SHORT EXERCISE
Repeat the records below word for word, but start at the line that contains "How far from the camera does", stop after the last line, and include nothing else.

=== DATASET ===

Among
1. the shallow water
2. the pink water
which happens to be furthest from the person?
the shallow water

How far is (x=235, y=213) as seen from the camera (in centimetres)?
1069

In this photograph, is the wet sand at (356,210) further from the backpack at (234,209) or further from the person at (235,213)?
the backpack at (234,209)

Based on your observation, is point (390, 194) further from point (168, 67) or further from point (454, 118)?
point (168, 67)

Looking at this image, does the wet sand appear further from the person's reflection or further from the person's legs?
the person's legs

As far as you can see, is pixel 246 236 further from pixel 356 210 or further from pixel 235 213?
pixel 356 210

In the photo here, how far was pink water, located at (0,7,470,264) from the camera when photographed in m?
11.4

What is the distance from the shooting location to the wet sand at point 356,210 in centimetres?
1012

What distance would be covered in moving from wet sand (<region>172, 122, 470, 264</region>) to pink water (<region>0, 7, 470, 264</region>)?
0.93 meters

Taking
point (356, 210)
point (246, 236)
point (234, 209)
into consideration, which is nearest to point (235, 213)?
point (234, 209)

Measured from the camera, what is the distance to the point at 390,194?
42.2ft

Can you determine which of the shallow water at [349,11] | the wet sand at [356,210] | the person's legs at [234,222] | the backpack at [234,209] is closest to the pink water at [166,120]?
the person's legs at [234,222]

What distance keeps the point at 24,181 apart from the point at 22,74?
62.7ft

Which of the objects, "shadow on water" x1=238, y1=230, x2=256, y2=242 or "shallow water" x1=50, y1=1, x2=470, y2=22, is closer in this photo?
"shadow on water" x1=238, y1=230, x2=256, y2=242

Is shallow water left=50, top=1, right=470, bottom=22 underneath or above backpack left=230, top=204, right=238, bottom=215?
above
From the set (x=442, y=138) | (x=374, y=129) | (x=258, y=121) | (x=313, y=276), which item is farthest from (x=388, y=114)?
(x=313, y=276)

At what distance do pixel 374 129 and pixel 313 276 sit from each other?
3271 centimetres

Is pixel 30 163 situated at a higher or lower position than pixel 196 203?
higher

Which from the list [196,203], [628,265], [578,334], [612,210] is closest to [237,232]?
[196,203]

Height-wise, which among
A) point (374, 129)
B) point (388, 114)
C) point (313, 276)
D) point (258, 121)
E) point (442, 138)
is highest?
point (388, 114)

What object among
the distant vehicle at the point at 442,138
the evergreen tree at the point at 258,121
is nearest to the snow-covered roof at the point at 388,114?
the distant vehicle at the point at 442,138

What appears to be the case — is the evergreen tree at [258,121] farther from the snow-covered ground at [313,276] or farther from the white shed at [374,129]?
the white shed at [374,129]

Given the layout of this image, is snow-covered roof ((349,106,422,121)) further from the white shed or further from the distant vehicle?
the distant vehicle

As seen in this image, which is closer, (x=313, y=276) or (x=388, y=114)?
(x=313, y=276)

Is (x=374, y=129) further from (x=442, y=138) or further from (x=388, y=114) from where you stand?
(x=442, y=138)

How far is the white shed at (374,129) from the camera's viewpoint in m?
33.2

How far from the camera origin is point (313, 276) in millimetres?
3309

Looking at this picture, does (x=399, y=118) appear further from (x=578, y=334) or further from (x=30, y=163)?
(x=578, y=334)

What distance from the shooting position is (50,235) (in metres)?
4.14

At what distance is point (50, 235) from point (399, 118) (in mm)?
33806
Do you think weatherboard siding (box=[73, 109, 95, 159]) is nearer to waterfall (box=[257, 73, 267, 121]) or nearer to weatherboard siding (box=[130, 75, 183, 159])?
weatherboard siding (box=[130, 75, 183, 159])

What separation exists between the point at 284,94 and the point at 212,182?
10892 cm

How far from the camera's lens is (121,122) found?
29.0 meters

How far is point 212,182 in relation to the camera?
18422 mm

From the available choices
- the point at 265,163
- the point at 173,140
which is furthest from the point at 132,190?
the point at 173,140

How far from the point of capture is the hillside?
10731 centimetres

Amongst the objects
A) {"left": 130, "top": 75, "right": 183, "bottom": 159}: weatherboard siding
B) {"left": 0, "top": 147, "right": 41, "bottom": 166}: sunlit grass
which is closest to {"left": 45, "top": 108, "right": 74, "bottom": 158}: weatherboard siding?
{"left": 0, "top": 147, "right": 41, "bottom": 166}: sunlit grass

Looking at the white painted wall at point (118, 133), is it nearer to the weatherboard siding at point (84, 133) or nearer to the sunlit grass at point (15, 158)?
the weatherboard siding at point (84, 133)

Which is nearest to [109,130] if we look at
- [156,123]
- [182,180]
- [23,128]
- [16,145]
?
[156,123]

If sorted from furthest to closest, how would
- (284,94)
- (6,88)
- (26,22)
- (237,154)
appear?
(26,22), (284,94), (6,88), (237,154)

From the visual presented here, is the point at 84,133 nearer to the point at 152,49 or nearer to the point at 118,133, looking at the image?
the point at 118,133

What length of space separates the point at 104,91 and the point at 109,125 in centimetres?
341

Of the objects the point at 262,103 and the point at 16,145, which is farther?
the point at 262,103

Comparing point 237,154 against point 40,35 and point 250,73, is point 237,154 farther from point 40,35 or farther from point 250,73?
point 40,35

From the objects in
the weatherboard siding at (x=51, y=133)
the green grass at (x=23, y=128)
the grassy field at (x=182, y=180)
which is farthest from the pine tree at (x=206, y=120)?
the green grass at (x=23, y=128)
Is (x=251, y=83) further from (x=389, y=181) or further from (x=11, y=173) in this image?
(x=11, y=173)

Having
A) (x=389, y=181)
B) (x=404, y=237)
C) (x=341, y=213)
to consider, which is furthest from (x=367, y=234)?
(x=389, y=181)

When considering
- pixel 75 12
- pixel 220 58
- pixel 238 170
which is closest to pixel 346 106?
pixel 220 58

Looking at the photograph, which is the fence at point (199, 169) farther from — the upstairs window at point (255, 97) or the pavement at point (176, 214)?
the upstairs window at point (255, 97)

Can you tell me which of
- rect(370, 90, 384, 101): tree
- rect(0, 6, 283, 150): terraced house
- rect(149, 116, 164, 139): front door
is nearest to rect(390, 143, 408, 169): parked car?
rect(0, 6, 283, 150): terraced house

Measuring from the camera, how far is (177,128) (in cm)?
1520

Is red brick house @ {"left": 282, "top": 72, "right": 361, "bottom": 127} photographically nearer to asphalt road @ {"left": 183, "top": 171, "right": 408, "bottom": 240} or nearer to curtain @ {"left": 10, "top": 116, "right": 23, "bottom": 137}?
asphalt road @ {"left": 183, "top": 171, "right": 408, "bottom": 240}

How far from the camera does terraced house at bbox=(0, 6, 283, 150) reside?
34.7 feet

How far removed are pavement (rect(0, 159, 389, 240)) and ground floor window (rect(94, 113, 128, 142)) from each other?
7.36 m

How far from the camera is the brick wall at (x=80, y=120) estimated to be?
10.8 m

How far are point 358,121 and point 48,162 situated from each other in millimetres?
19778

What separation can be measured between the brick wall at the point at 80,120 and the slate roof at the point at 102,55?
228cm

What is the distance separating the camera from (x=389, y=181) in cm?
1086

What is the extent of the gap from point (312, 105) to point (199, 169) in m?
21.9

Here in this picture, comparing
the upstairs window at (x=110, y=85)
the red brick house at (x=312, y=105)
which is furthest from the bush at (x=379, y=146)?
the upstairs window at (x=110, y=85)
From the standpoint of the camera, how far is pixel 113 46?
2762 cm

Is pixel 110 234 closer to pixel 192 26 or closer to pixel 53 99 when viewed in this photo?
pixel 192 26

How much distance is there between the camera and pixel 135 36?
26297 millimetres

===

RESULT OF THE TASK
How far from the camera does terraced house at bbox=(0, 6, 283, 150) reside?
34.7 feet

How far removed are pavement (rect(0, 159, 389, 240)) and ground floor window (rect(94, 113, 128, 142)) from each other?
7.36 m

How far from the camera is the brick wall at (x=80, y=120) estimated to be?
10.8 m

How far are point 358,121 and point 48,162 situated from each other in millimetres?
19778

What separation can be measured between the brick wall at the point at 80,120 and the slate roof at the point at 102,55?
228cm

What is the distance separating the camera from (x=389, y=181) in cm?
1086

What is the extent of the gap from point (312, 105) to point (199, 169) in m?
21.9

Here in this picture, comparing
the upstairs window at (x=110, y=85)
the red brick house at (x=312, y=105)
which is furthest from the bush at (x=379, y=146)?
the upstairs window at (x=110, y=85)
From the standpoint of the camera, how far is pixel 113 46?
2762 cm

Is pixel 110 234 closer to pixel 192 26 or closer to pixel 53 99 when viewed in this photo?
pixel 192 26

How much distance is there between the camera and pixel 135 36?
26297 millimetres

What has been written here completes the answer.